A proposta tem como principal objetivo ampliar mecanismos de prevenção e combate à violência sexual. Durante a tramitação do projeto, Gilberto Cattani argumentou que a disponibilização das informações permitirá maior conhecimento da população sobre pessoas condenadas por crimes sexuais e poderá contribuir para reduzir casos de reincidência.
No entanto, a legislação apresenta pontos que poderão exigir ajustes durante a fase de regulamentação. Um dos artigos faz referência a um “Cadastro Estadual de Pedófilos”, nomenclatura diferente daquela prevista no texto principal da lei, que trata especificamente de condenados por estupro.
Outro aspecto que pode gerar debates jurídicos envolve o período de permanência dos dados no sistema. Enquanto um trecho da legislação prevê a inclusão de condenados mesmo após o cumprimento da pena, outro artigo estabelece que a divulgação pública deverá ocorrer apenas até o término da execução penal.

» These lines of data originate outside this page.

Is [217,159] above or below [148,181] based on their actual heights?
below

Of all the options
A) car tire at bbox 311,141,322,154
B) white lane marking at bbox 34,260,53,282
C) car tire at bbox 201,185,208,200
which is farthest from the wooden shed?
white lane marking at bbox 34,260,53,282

Especialistas apontam que iniciativas semelhantes já enfrentaram questionamentos judiciais em diferentes estados brasileiros, principalmente em relação à proteção de dados pessoais, ao direito à ressocialização e aos limites da exposição pública após o cumprimento da pena.
A efetiva implementação do cadastro dependerá agora da regulamentação que será elaborada pela Secretaria de Estado de Segurança Pública, responsável por definir os procedimentos operacionais e os critérios de funcionamento da nova ferramenta.